Informaticien brillant, Karim Issar est muté de Doha, où il a toujours vécu, à New York pour travailler sur le bug de l’an 2000. Nous sommes en effet en 1999. Pour le jeune homme, c’est une opportunité fabuleuse de conquérir les États-Unis. Mais il est difficile de s’intégrer quand on est incapable de comprendre l’humour américain ou que l’on a du mal à appréhender les coutumes locales. Plein de bonne volonté, Karim travaille dur. Tellement dur qu’il met sur point Kapitoil, un programme visionnaire qui prévoit les évolutions de la bourse selon les faits divers dans les pays pétroliers… Karim devient rapidement la poule aux œufs d’or de l’entreprise qui l’emploie…
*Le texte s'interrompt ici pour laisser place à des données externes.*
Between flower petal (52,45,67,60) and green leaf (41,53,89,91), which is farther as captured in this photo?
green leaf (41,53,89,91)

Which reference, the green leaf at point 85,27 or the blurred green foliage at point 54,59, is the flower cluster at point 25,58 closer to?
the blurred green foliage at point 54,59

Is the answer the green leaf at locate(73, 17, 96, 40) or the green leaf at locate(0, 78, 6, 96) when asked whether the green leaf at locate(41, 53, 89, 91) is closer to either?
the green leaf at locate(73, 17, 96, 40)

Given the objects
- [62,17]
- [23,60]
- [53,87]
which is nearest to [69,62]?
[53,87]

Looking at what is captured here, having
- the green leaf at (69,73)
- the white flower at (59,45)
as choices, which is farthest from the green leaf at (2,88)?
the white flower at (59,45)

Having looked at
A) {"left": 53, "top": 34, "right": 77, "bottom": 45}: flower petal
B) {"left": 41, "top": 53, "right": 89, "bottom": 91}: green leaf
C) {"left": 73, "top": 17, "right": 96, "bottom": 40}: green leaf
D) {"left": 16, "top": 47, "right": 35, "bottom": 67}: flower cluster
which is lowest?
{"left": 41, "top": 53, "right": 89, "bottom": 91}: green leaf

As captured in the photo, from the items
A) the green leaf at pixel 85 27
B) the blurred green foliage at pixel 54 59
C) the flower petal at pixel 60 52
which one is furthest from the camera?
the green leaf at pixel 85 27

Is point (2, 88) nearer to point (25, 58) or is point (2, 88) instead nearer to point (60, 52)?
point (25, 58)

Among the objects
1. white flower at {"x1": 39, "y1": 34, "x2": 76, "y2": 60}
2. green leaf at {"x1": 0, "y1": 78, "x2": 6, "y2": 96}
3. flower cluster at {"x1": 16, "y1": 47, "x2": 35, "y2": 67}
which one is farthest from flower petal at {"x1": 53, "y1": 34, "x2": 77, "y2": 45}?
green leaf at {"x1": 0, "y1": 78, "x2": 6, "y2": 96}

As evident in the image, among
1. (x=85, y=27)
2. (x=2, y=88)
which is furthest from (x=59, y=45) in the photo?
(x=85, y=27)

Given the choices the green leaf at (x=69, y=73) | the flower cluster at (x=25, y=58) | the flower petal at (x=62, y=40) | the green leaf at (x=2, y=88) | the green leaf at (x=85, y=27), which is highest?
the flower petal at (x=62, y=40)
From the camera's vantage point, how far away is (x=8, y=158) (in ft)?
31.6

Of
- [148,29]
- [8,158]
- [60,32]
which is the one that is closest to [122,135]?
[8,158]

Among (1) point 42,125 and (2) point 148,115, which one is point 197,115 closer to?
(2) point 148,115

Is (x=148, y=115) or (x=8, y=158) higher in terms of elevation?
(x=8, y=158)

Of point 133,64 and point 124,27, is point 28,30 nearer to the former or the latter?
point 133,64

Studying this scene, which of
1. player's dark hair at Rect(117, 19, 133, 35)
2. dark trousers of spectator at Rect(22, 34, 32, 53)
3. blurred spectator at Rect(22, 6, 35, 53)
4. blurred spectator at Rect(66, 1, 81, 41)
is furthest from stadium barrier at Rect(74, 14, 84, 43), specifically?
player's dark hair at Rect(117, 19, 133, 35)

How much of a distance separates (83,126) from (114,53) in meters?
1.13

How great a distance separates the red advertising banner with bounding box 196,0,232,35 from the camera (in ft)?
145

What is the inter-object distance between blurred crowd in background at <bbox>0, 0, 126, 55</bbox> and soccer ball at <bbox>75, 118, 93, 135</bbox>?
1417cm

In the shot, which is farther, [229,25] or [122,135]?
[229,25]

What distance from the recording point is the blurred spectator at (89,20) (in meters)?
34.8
Kapitoil met en scène l’arrivée aux États-Unis d’un jeune homme prometteur et intègre qui découvre, émerveillé, un pays qui représente à ses yeux l’avenir et le champs des possibles. Kapitoil a alors tout de la fable : un garçon naïf, mais plein de bonnes attentions, découvre un monde qui s’avère rapidement corrompu. Karim est rapidement déconcerté par ce qu’il peut observer aux États-Unis : opportunisme, irrespect et humour douteux. Lorsque le jeune homme découvre ses futurs collègues, il observe des mœurs qui l’étonnent. L’alcool coule à flot, la drogue circule dans les soirées, la drague est omniprésente. Karim semble débarquer sur une nouvelle planète, il ne comprend rien, de l’humour aux relations entre collègues. Sa seule bouée de sauvetage est le langage informatique et sa logique. Car Karim analyse tout en permanence. Épris de nouvelles expériences et connaissances, Karim enregistre tout et tâche d’assimiler tout ce qu’on lui dit.
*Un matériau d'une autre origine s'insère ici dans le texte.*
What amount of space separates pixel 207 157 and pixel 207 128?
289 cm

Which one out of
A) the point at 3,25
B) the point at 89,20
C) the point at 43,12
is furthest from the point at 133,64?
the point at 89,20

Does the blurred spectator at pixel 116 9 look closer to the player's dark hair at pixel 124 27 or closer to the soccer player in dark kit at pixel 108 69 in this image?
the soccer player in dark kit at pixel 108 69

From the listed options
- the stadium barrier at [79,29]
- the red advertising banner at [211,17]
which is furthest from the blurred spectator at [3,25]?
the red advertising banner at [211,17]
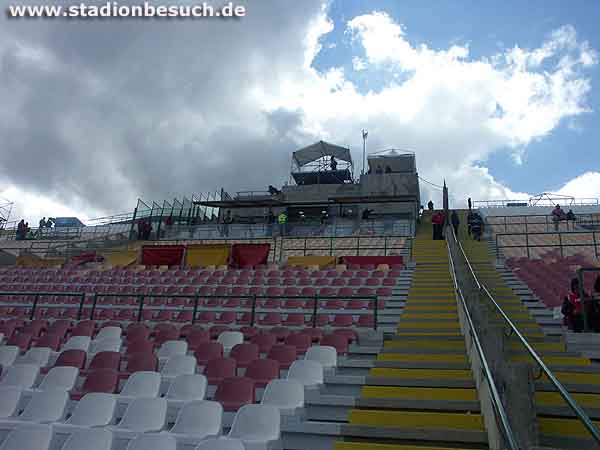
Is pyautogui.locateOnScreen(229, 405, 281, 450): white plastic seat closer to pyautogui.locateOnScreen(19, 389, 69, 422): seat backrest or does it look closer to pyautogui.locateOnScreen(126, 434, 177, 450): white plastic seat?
pyautogui.locateOnScreen(126, 434, 177, 450): white plastic seat

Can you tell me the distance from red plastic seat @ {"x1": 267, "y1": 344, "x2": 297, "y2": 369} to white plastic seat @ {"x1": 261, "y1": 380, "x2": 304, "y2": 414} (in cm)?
106

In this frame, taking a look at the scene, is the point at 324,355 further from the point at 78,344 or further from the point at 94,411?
the point at 78,344

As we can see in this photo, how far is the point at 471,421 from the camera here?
173 inches

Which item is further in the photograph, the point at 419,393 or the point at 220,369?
the point at 220,369

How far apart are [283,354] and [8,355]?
431 centimetres

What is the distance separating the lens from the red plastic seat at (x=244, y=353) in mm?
6565

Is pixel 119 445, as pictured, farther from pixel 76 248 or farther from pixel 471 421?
pixel 76 248

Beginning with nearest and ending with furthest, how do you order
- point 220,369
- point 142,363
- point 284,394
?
point 284,394 < point 220,369 < point 142,363

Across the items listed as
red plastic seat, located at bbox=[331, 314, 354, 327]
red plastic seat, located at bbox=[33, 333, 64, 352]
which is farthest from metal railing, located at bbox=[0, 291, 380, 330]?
red plastic seat, located at bbox=[33, 333, 64, 352]

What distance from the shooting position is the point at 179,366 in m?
6.25

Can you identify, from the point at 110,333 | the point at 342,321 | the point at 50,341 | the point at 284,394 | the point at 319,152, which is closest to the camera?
the point at 284,394

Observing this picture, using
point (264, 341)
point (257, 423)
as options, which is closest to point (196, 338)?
point (264, 341)

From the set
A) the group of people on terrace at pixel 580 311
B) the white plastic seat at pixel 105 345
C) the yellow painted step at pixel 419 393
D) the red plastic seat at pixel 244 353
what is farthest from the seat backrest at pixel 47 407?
the group of people on terrace at pixel 580 311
Soucieux d’être accepté, Karim essaie tout, de la bière au sexe, en passant par la musique, tâche de réutiliser les jeux de mots qu’on lui apprend et de répéter les gestes qu’il observe. Peu à peu, il s’éloigne de son éducation. Au fur et à mesure qu’il grimpe les échelons dans son entreprise, il se demande s’il ne se perd pas en chemin. Sa vie à Doha lui semble lointaine. Il est de plus en plus souvent en conflit avec son père, très traditionnel, et pousse sa jeune sœur à se rebeller. Pour le jeune homme, il est difficile de ne pas se laisser contaminer par la frénésie de cette fin de siècle.
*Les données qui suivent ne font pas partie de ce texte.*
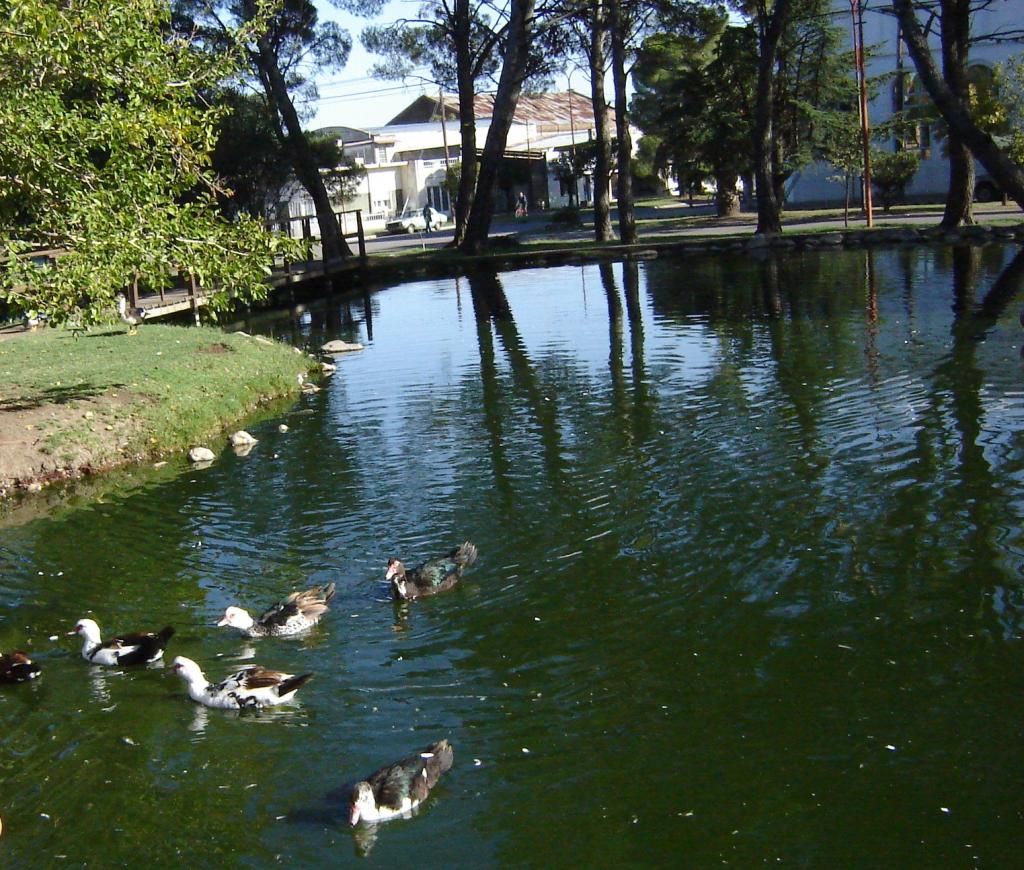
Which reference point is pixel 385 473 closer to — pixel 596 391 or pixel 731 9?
pixel 596 391

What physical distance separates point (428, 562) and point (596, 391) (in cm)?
838

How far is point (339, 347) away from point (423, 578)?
51.2ft

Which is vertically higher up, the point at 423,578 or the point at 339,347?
the point at 339,347

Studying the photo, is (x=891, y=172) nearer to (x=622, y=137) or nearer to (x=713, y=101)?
(x=713, y=101)

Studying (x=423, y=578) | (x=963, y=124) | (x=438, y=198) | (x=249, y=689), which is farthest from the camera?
(x=438, y=198)

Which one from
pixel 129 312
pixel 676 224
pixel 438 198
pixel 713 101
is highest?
pixel 713 101

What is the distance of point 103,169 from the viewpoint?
1542 cm

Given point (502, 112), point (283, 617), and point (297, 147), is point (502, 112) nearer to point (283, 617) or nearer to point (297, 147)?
point (297, 147)

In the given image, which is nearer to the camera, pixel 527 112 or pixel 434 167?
pixel 434 167

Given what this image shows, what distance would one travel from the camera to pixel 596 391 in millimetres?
18359

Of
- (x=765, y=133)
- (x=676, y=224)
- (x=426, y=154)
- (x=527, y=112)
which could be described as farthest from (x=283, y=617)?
(x=527, y=112)

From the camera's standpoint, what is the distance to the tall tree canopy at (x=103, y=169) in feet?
45.7

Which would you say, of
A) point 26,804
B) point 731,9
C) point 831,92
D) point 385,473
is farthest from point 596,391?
point 831,92

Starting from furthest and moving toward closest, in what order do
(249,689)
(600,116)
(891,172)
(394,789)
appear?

Karim vivra-t-il son American Dream ? Arrivera-t-il à vaincre l’incompréhension qui règne entre l’Amérique arrogante et toute puissante et son éducation au Qatar ? C’est la question que pose ce roman, qui nous montre un New York tout puissant, deux ans avant le 11 septembre. Le lecteur se prend d’amitié pour ce jeune homme déraciné, perdu entre deux cultures, et qui fait tellement d’effort pour s’intégrer. Profondément bon et généreux, Karim semble ouvrir peu à peu les yeux sur la violence et l’injustice du monde. Kapitoil n’est pas vraiment une comédie, bien que certains passages prêtent à sourire. C’est un roman d’apprentissage très bien ficelé, qui se dévore avec beaucoup de plaisir.